• Set of tasks
a - In the techonomy passage, whose "eco-pragmatism" is listed among its inspirations?
b - Please revise the techonomy passage between "So here is what" and "the smallest enterprises.", inclusive, changing "Federal Reserve" to "World Bank".

Techonomy draws its inspiration from the ‘creative capitalism’ of Bill Gates, the ‘eco-pragmatism’ of Stewart Brand, the ‘big history’ of David Christian, and Bill Joy’s recent work on the economics of large-scale innovation. Each thinker in his own way points to a new humanism founded on the old notion that invention is what we do as a species. It is human nature to combine technology and economy to solve problems – to do so is both an opportunity and a responsibility. It’s who we are, and the only way we’re going to get to any solutions.

So here is what techonomy promotes: a rational, optimistic, forward-looking, technically savvy work ethic that celebrates technological achievement, human ingenuity, and sustainable living. Techonomic thinking is suited not only to inventors and entrepreneurs but also to people who work in major forward-looking institutions – Google, say, or McKinsey, or the Department of Defense, or the Federal Reserve. Indeed, the scale and scope of the problems we confront makes them too big for individualism or entrepreneurship alone – they require fast action on a very large scale. Techonomy embodies an engineering can-do spirit and emphasizes solutions that scale up. Yet as a mindset it is equally suitable and essential for even the smallest enterprises.

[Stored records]
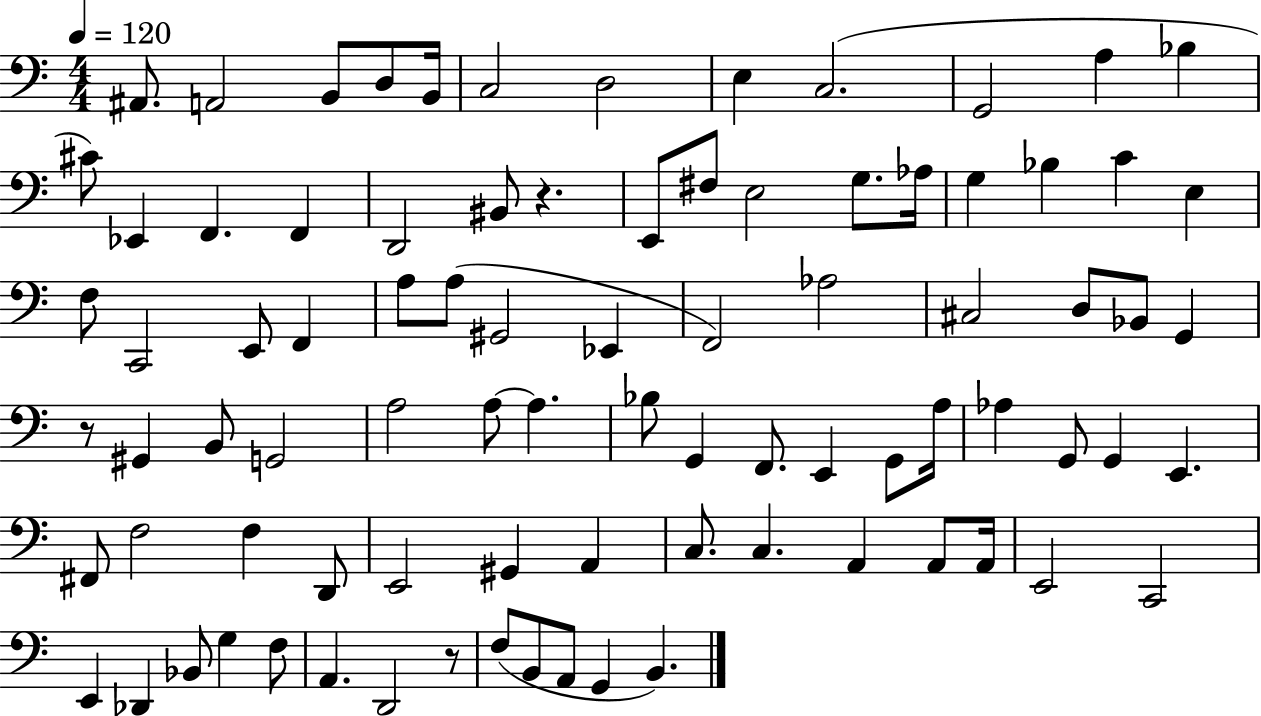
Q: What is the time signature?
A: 4/4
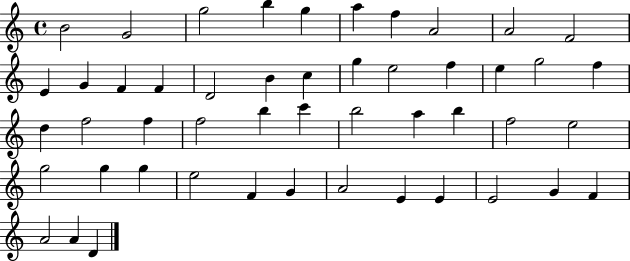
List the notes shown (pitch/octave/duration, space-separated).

B4/h G4/h G5/h B5/q G5/q A5/q F5/q A4/h A4/h F4/h E4/q G4/q F4/q F4/q D4/h B4/q C5/q G5/q E5/h F5/q E5/q G5/h F5/q D5/q F5/h F5/q F5/h B5/q C6/q B5/h A5/q B5/q F5/h E5/h G5/h G5/q G5/q E5/h F4/q G4/q A4/h E4/q E4/q E4/h G4/q F4/q A4/h A4/q D4/q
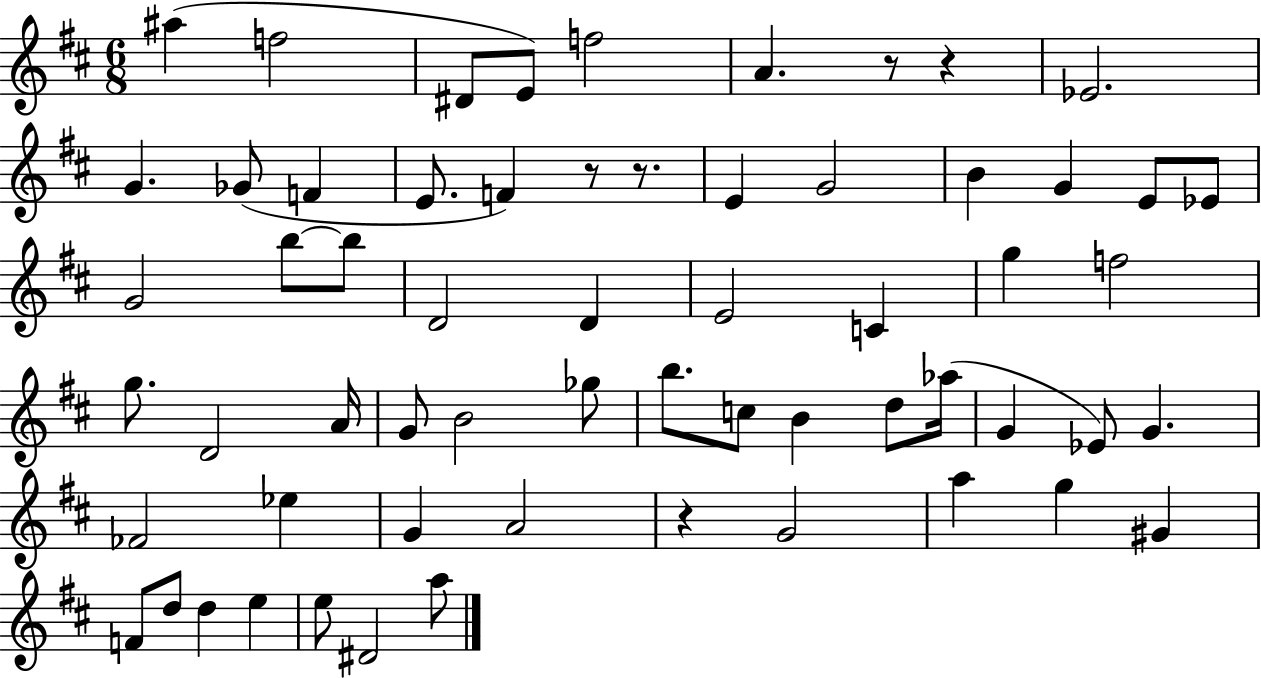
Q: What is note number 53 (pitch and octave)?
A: E5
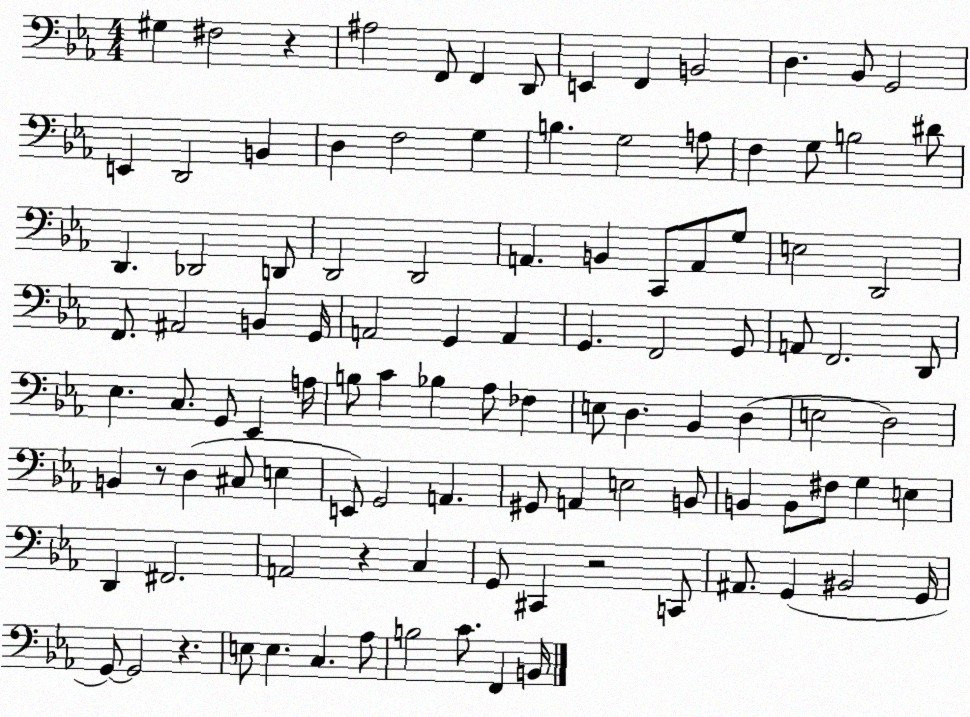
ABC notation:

X:1
T:Untitled
M:4/4
L:1/4
K:Eb
^G, ^F,2 z ^A,2 F,,/2 F,, D,,/2 E,, F,, B,,2 D, _B,,/2 G,,2 E,, D,,2 B,, D, F,2 G, B, G,2 A,/2 F, G,/2 B,2 ^D/2 D,, _D,,2 D,,/2 D,,2 D,,2 A,, B,, C,,/2 A,,/2 G,/2 E,2 D,,2 F,,/2 ^A,,2 B,, G,,/4 A,,2 G,, A,, G,, F,,2 G,,/2 A,,/2 F,,2 D,,/2 _E, C,/2 G,,/2 _E,, A,/4 B,/2 C _B, _A,/2 _F, E,/2 D, _B,, D, E,2 D,2 B,, z/2 D, ^C,/2 E, E,,/2 G,,2 A,, ^G,,/2 A,, E,2 B,,/2 B,, B,,/2 ^F,/2 G, E, D,, ^F,,2 A,,2 z C, G,,/2 ^C,, z2 C,,/2 ^A,,/2 G,, ^B,,2 G,,/4 G,,/2 G,,2 z E,/2 E, C, _A,/2 B,2 C/2 F,, B,,/4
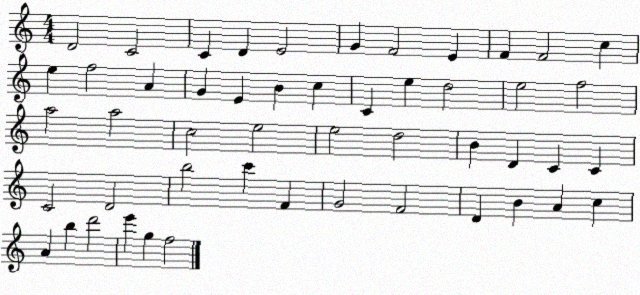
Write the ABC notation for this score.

X:1
T:Untitled
M:4/4
L:1/4
K:C
D2 C2 C D E2 G F2 E F F2 c e f2 A G E B c C e d2 e2 f2 a2 a2 c2 e2 e2 d2 B D C C C2 D2 b2 c' F G2 F2 D B A c A b d'2 e' g f2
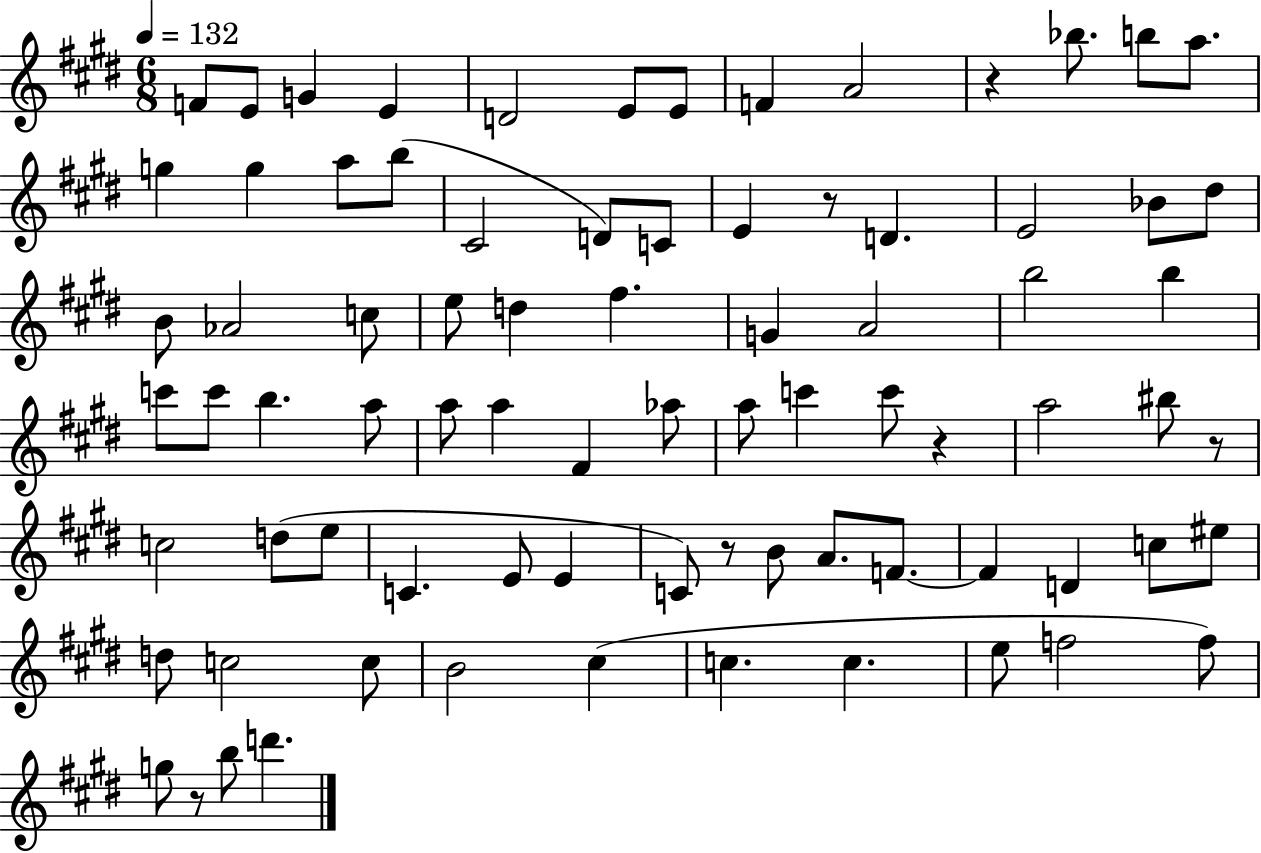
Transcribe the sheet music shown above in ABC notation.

X:1
T:Untitled
M:6/8
L:1/4
K:E
F/2 E/2 G E D2 E/2 E/2 F A2 z _b/2 b/2 a/2 g g a/2 b/2 ^C2 D/2 C/2 E z/2 D E2 _B/2 ^d/2 B/2 _A2 c/2 e/2 d ^f G A2 b2 b c'/2 c'/2 b a/2 a/2 a ^F _a/2 a/2 c' c'/2 z a2 ^b/2 z/2 c2 d/2 e/2 C E/2 E C/2 z/2 B/2 A/2 F/2 F D c/2 ^e/2 d/2 c2 c/2 B2 ^c c c e/2 f2 f/2 g/2 z/2 b/2 d'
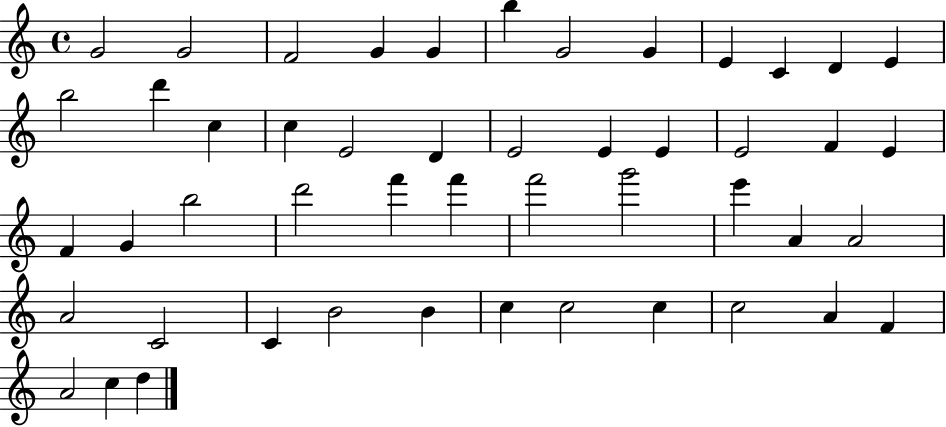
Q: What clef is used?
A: treble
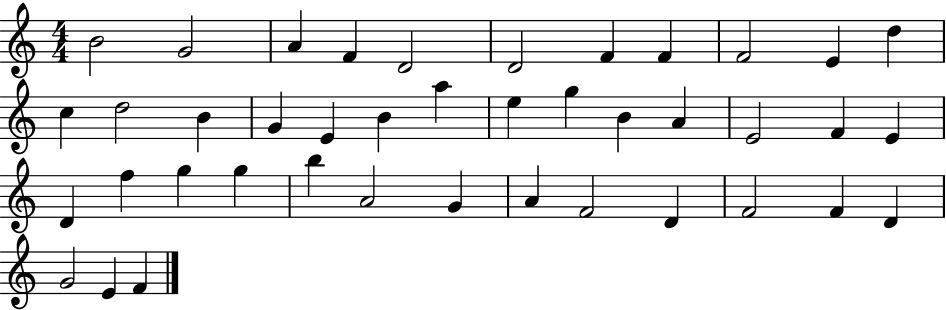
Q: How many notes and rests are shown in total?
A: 41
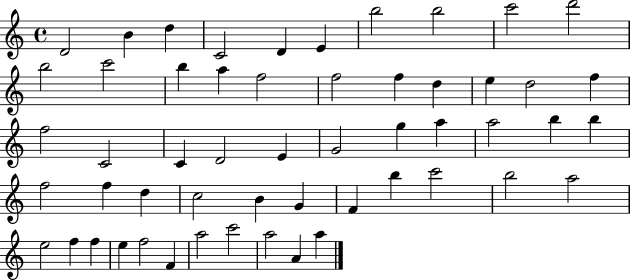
{
  \clef treble
  \time 4/4
  \defaultTimeSignature
  \key c \major
  d'2 b'4 d''4 | c'2 d'4 e'4 | b''2 b''2 | c'''2 d'''2 | \break b''2 c'''2 | b''4 a''4 f''2 | f''2 f''4 d''4 | e''4 d''2 f''4 | \break f''2 c'2 | c'4 d'2 e'4 | g'2 g''4 a''4 | a''2 b''4 b''4 | \break f''2 f''4 d''4 | c''2 b'4 g'4 | f'4 b''4 c'''2 | b''2 a''2 | \break e''2 f''4 f''4 | e''4 f''2 f'4 | a''2 c'''2 | a''2 a'4 a''4 | \break \bar "|."
}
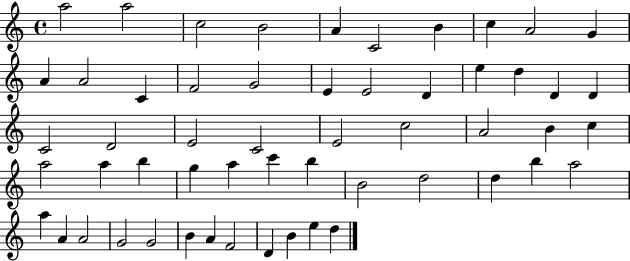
{
  \clef treble
  \time 4/4
  \defaultTimeSignature
  \key c \major
  a''2 a''2 | c''2 b'2 | a'4 c'2 b'4 | c''4 a'2 g'4 | \break a'4 a'2 c'4 | f'2 g'2 | e'4 e'2 d'4 | e''4 d''4 d'4 d'4 | \break c'2 d'2 | e'2 c'2 | e'2 c''2 | a'2 b'4 c''4 | \break a''2 a''4 b''4 | g''4 a''4 c'''4 b''4 | b'2 d''2 | d''4 b''4 a''2 | \break a''4 a'4 a'2 | g'2 g'2 | b'4 a'4 f'2 | d'4 b'4 e''4 d''4 | \break \bar "|."
}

• Worked solutions
a - Stewart Brand's.

b -
So here is what techonomy promotes: a rational, optimistic, forward-looking, technically savvy work ethic that celebrates technological achievement, human ingenuity, and sustainable living. Techonomic thinking is suited not only to inventors and entrepreneurs but also to people who work in major forward-looking institutions – Google, say, or McKinsey, or the Department of Defense, or the World Bank. Indeed, the scale and scope of the problems we confront makes them too big for individualism or entrepreneurship alone – they require fast action on a very large scale. Techonomy embodies an engineering can-do spirit and emphasizes solutions that scale up. Yet as a mindset it is equally suitable and essential for even the smallest enterprises.